Nigel Payne's Blog
Nigel Payne, Thursday, 07 July 2011
Nigel Payne is managing director of Assurant Intermediary
So the banks lost their case on PPI mis-selling and are now setting aside billions of pounds for potential claims. Lloyds has set aside £3.2bn and Barclays £1bn. Even the Nationwide has set aside a relatively small £16m.
What this has done is started to open up opportunities for brokers to sell income protection or mortgage protection to clients who are no longer covered. Let’s be clear, not all PPI was mis-sold. Most of the regulatory focus was around products sold with credit cards and loans and not mortgages or straight income protection. However these products seem to have been swept up in the tsunami of claims.

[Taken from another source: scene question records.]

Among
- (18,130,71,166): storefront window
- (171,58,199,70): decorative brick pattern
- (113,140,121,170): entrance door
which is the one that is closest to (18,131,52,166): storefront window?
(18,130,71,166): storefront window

The reality remains that a lot of clients still need some form of insurance protection should they have an accident, become sick or be made redundant. Protection products have changed in the last couple of years and brokers can sell and advise on these products with confidence.
The Consumer Insurance (Disclosure and Representations) Bill introduced by the government this month will radically change the relationship between consumers and insurance providers, and could result in the end of underwriting at point of claim for payment protection insurance (PPI).
The bill shifts the emphasis away from a consumer’s duty to disclose all necessary information, to a requirement for insurers to ask particular questions and obtain specific information about their customers, before they issue an insurance policy. This shift in responsibility may result in a reduction in any arbitrary or subjective repudiations based on unintentional non-disclosure.
At Assurant Intermediary we’ve been one step ahead of the curve on this shift from underwriting at point of claim to the point of sale. I’m glad to say we were among the first to move all our MPPI and Income Protection policies to being underwritten at the point of sale, giving clarity and confidence to brokers and their clients that all valid claims will be paid.
So the banks will proactively contact customers offering some form of refund and most customers are likely to take what they are offered. Critically that leaves them without the cover that many will need and they may be more willing to listen to advice on such a product. Not only that but they may need advice on what to do with a PPI refund that could run into thousands of pounds. Sounds like an opportunity to me!